Bristol, TN (Aug. 22)-The specialty drug company King Pharmaceuticals is seeking to acquire the specialty pharmaceutical company Alpharma (Bridgewater, NJ) through an unsolicited bid of $33 per share or $1.4 billion in cash. Alpharma has rejected the bid.
In making the move to acquire Alpharma, Brian A. Markison, chairman, president, and CEO of King Pharmaceuticals, said, “The transaction would create a diversified specialty pharmaceutical company with greater commercialization capabilities, an expanded portfolio of pain management products, and a strengthened pipeline, which would include multiple platform technologies.”
Alpharma reported 2007 sales of $722.4 million, a 10% increase from 2006 sales of $653.8 million. Animal-health products accounted for the largest piece of its business: 50.8% of 2007 sales. The company’s recently divested active pharmaceutical ingredient (API) business accounted for 26% of its 2007 sales, and pharmaceuticals represented 23.2%.
Alpharma’s 2007 pharmaceutical revenues were $167.7 million, an increase of 21% over 2006 levels, but the company reported an operating loss in its pharmaceutical division of $61.5 million in 2007. The company’s lead product is “Kadian” (morphine sulfate). Its lead pipeline candidate is “Embeda” (morphine sulfate extended-release with sequestered naltrexone hydrochloride capsules). The company submitted a revised new drug application for Embeda to the US Food and Drug Administration in June 2008. Pending regulatory approval, Alpharma anticipates launching the product in early 2009.
In April 2008, Alpharma divested its API business to the private equity group 3i for $395 million.

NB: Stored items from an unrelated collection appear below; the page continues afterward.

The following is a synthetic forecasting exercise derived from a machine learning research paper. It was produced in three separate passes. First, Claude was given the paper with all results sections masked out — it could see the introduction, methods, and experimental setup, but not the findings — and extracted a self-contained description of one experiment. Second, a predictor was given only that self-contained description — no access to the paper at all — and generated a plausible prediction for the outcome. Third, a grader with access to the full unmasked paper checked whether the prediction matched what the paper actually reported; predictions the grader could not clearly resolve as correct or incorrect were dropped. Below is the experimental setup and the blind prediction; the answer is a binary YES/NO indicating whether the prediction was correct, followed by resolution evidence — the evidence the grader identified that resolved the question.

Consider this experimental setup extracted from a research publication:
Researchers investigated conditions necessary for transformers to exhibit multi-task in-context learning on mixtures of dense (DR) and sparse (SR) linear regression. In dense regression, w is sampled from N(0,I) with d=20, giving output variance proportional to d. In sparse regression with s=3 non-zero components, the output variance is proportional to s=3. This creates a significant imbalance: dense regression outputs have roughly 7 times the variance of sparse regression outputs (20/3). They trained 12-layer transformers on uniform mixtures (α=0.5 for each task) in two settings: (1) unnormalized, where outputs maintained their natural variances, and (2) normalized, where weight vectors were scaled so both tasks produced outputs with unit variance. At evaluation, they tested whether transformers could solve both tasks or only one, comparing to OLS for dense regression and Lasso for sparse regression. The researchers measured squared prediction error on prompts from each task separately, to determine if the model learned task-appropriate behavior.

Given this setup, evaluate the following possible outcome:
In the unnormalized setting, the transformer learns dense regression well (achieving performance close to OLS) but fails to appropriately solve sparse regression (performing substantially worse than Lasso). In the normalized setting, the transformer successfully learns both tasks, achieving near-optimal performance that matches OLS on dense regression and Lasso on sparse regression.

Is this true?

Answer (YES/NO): YES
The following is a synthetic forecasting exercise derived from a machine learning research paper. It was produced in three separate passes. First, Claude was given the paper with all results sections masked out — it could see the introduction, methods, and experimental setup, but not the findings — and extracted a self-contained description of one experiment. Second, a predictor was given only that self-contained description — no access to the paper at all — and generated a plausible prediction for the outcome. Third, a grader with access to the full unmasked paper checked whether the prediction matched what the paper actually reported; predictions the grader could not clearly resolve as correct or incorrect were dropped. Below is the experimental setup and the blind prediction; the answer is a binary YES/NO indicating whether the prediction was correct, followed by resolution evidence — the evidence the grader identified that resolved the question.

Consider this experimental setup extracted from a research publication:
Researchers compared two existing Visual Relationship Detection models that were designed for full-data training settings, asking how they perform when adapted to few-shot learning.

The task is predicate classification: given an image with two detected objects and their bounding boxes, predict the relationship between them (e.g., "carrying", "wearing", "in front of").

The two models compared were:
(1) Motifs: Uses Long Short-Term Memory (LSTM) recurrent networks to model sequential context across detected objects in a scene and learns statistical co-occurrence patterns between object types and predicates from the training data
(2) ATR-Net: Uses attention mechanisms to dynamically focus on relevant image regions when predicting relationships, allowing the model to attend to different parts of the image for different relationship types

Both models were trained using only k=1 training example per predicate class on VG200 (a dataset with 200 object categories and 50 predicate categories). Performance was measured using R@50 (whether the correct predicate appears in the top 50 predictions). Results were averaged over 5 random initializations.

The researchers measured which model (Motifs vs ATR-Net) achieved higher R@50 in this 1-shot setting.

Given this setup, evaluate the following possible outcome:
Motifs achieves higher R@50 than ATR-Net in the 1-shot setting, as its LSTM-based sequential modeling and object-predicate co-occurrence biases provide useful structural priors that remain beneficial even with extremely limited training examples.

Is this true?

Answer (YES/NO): NO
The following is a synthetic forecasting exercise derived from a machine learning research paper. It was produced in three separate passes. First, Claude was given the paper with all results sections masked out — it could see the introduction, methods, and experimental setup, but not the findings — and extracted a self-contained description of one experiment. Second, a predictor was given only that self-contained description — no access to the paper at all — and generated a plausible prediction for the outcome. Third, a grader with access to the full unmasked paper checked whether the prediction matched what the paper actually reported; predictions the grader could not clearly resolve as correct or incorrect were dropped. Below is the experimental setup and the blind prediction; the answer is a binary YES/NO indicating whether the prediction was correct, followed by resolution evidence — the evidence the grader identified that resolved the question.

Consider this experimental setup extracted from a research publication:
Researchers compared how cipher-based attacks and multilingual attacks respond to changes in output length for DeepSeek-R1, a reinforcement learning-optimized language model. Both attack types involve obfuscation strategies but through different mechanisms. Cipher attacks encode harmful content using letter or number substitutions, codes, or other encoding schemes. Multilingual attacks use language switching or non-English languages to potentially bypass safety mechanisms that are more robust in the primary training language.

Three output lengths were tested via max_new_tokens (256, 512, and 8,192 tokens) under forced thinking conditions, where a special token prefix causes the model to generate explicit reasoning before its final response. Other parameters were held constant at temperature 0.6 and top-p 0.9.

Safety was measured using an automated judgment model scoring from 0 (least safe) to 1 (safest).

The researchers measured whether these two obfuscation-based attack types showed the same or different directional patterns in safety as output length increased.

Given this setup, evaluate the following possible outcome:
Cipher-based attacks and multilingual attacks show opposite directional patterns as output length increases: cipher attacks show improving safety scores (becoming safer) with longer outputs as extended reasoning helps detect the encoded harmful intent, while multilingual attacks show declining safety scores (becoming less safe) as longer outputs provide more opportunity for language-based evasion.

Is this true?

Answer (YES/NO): NO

The business provides third-party manufacturing for a line of fermentation-based APIs and one chemically synthesized API. The sale included manufacturing facilities in Copenhagen, Denmark; Oslo, Norway; Budapest, Hungary; and Taizhou, China.
Deal is stalled
In a letter to Alpharma president and CEO Dean J. Mitchell, Markison said “we are disappointed” that Alpharma rejected the proposal and added that King Pharmaceuticals was willing to discuss all aspects of the proposal, including structures and economics.
In a response to King Pharmaceuticals, Mitchell opened the possibility of considering a higher offer. “We are willing to entertain a proposal from you that we believe more appropriately values the company,” he said.
As of press time, King Pharmaceuticals had not offered a new proposal.